Um concelho da ilha de São Jorge foi considerado por uma consultora o pior sítio para se viver em Portugal. O escritor açoriano Nuno Costa Santos foi até lá para perceber se as consultoras também se enganam.
«É preciso ir ver», dizia um belga chamado Jacques Brel. Depois de ter abandonado os palcos, decidiu navegar de iate até às ilhas Marquesas, na Polinésia Francesa. Durante o trajeto passou pelo arquipélago dos Açores e aportou o barco na cidade da Horta. Foi isso que fiz, depois de ter lido uma notícia sobre o top Portugal City Brand Ranking 2016, elaborado pela Bloom Consulting, que considerou a Calheta, na ilha de São Jorge, o pior município para se viver em Portugal, entre 308. Ir ver. E ouvir.
Não lancei a âncora no Faial como o autor de La Quête mas fi-lo noutra ilha do grupo central do arquipélago açoriano: aquela que o escritor João de Melo descreveu como «a ilha mais profundamente ilha dos Açores», com 53 quilómetros de comprimento e oito de largura.

══════════════════════════════

Tarefa pedida 1
Pode resumir em duas frases o texto sobre a Calheta?
Tarefa pedida 2
Pode devolver, do texto sobre a Calheta, o trecho que abre com as palavras que contêm "Um concelho da" e fecha com "também se enganam."?
Tarefa pedida 3
Como prosseguiria o texto sobre a Calheta a partir da sua última frase?

Perguntas espaciais associadas a imagens
══════════════════════════════

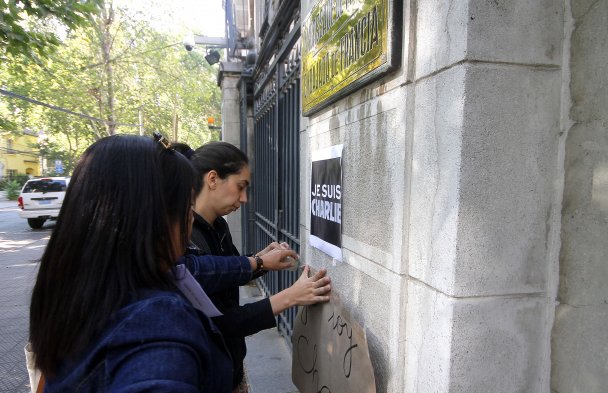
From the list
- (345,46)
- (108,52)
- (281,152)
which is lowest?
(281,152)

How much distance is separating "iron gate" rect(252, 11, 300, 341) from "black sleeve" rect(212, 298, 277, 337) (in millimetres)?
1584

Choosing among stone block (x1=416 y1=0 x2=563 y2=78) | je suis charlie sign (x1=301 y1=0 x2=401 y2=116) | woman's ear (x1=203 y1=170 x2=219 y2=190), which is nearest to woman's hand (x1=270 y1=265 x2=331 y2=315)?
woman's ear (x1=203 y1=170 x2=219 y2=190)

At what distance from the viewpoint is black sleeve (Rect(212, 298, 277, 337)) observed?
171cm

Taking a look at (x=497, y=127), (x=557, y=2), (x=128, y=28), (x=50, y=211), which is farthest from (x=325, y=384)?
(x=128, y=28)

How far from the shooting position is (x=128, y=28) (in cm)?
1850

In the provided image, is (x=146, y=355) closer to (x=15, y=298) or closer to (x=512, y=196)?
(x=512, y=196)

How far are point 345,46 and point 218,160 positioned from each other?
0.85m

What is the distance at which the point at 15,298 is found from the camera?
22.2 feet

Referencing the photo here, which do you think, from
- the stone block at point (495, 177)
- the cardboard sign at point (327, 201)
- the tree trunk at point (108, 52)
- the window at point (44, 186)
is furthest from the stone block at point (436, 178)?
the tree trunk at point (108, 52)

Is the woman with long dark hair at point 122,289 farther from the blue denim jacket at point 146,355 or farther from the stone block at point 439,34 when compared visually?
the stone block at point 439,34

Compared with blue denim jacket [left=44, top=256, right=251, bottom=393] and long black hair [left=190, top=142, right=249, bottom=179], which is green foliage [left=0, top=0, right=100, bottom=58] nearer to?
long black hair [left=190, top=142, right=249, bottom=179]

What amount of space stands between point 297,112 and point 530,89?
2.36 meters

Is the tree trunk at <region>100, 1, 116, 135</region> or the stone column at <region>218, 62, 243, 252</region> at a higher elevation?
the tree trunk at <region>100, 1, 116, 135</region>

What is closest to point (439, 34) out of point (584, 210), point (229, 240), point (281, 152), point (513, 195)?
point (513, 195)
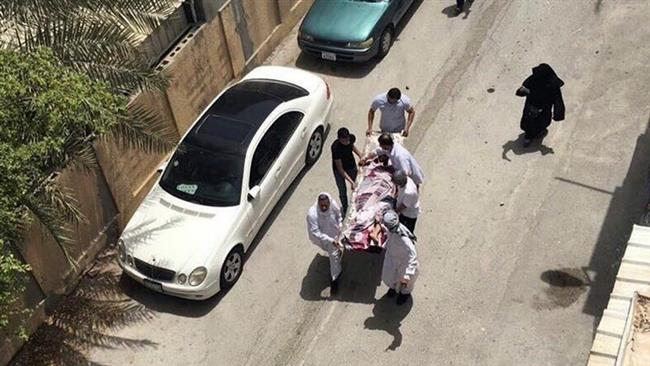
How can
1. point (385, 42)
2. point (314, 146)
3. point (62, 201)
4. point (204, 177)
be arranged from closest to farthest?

══════════════════════════════

Resultado final 1
No Portugal City Brand Ranking 2016, a Bloom Consulting considerou a Calheta, na ilha de São Jorge, o pior município para se viver em Portugal, entre 308. Depois de ler essa notícia, o escritor açoriano Nuno Costa Santos foi até lá para ver e ouvir, e para perceber se as consultoras também se enganam.

Resultado final 2
Um concelho da ilha de São Jorge foi considerado por uma consultora o pior sítio para se viver em Portugal. O escritor açoriano Nuno Costa Santos foi até lá para perceber se as consultoras também se enganam.

Resultado final 3
Uma pergunta antes de avançar no texto: quais são os critérios? Quais as variáveis tidas em conta por esta «empresa especializada em marca, país, região e cidade» que empurram a Calheta jorgense para um lugar tão penoso e Lisboa, Porto e Braga para o brilho do pódio? Segundo informações recolhidas online, de acordo com a Bloom Consulting, há «cinco objetivos» e «dimensões essenciais» a cumprir pelos lugares: «atração de investimento», «atração de turistas», «atração de talento», «aumento das exportações» e «aumento da proeminência». São relevados o número de empresas, de dormidas, a população, as taxas de desemprego e de criminalidade e o poder de compra de cada munícipe relativa à média nacional.
Em documento alojado no site da consultora pode ler-se que esta «desenvolveu uma ferramenta única no mercado, o Digital Demand – D2 ©, capaz de “calcular a atratividade de um município ou região de uma forma objetiva, rigorosa e tangível”». Como? «Medindo “o volume total de procuras online, de temas relacionados com negócios, turismo ou talento”.» O Google ganha o papel de árbitro.
Fui então a São Jorge para pisar uma parte de um território atlântico pouco pesquisado virtualmente mas bem real com a sua cordilheira, a sua costa rochosa, as suas escarpas, falésias e fajãs, o seu Pico da Esperança, a sua Ponta dos Rosais, o seu ilhéu do Topo.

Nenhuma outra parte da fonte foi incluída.